**What is being asked**
Reproduce the data that follows in its entirety, character for character.

╭─ Supplied data

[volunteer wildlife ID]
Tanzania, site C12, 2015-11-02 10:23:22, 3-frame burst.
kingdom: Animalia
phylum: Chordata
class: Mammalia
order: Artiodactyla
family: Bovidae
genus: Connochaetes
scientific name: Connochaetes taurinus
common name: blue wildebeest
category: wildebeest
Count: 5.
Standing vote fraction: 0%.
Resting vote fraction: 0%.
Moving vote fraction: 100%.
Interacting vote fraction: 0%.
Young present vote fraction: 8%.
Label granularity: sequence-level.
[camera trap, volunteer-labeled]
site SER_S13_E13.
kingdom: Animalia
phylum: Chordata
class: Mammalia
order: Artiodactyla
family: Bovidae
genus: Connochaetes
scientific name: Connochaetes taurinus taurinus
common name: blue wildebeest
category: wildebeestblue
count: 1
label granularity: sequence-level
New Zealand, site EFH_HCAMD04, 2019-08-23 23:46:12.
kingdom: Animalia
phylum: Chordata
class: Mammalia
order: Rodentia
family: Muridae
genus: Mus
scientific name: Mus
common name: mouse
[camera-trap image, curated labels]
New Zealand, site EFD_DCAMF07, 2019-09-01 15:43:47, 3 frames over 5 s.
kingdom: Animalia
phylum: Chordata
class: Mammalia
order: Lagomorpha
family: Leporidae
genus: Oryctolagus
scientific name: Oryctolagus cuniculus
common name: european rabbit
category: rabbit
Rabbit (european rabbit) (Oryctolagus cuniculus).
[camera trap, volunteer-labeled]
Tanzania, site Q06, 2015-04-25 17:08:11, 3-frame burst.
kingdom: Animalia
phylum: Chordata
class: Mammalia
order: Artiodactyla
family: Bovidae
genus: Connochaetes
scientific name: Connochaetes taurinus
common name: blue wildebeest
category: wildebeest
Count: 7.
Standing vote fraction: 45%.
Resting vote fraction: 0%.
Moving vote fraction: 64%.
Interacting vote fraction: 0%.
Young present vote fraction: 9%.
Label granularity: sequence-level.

╰─

**Result for this task**
[volunteer wildlife ID]
Tanzania, site C12, 2015-11-02 10:23:22, 3-frame burst.
kingdom: Animalia
phylum: Chordata
class: Mammalia
order: Artiodactyla
family: Bovidae
genus: Connochaetes
scientific name: Connochaetes taurinus
common name: blue wildebeest
category: wildebeest
Count: 5.
Standing vote fraction: 0%.
Resting vote fraction: 0%.
Moving vote fraction: 100%.
Interacting vote fraction: 0%.
Young present vote fraction: 8%.
Label granularity: sequence-level.
[camera trap, volunteer-labeled]
site SER_S13_E13.
kingdom: Animalia
phylum: Chordata
class: Mammalia
order: Artiodactyla
family: Bovidae
genus: Connochaetes
scientific name: Connochaetes taurinus taurinus
common name: blue wildebeest
category: wildebeestblue
count: 1
label granularity: sequence-level
New Zealand, site EFH_HCAMD04, 2019-08-23 23:46:12.
kingdom: Animalia
phylum: Chordata
class: Mammalia
order: Rodentia
family: Muridae
genus: Mus
scientific name: Mus
common name: mouse
[camera-trap image, curated labels]
New Zealand, site EFD_DCAMF07, 2019-09-01 15:43:47, 3 frames over 5 s.
kingdom: Animalia
phylum: Chordata
class: Mammalia
order: Lagomorpha
family: Leporidae
genus: Oryctolagus
scientific name: Oryctolagus cuniculus
common name: european rabbit
category: rabbit
Rabbit (european rabbit) (Oryctolagus cuniculus).
[camera trap, volunteer-labeled]
Tanzania, site Q06, 2015-04-25 17:08:11, 3-frame burst.
kingdom: Animalia
phylum: Chordata
class: Mammalia
order: Artiodactyla
family: Bovidae
genus: Connochaetes
scientific name: Connochaetes taurinus
common name: blue wildebeest
category: wildebeest
Count: 7.
Standing vote fraction: 45%.
Resting vote fraction: 0%.
Moving vote fraction: 64%.
Interacting vote fraction: 0%.
Young present vote fraction: 9%.
Label granularity: sequence-level.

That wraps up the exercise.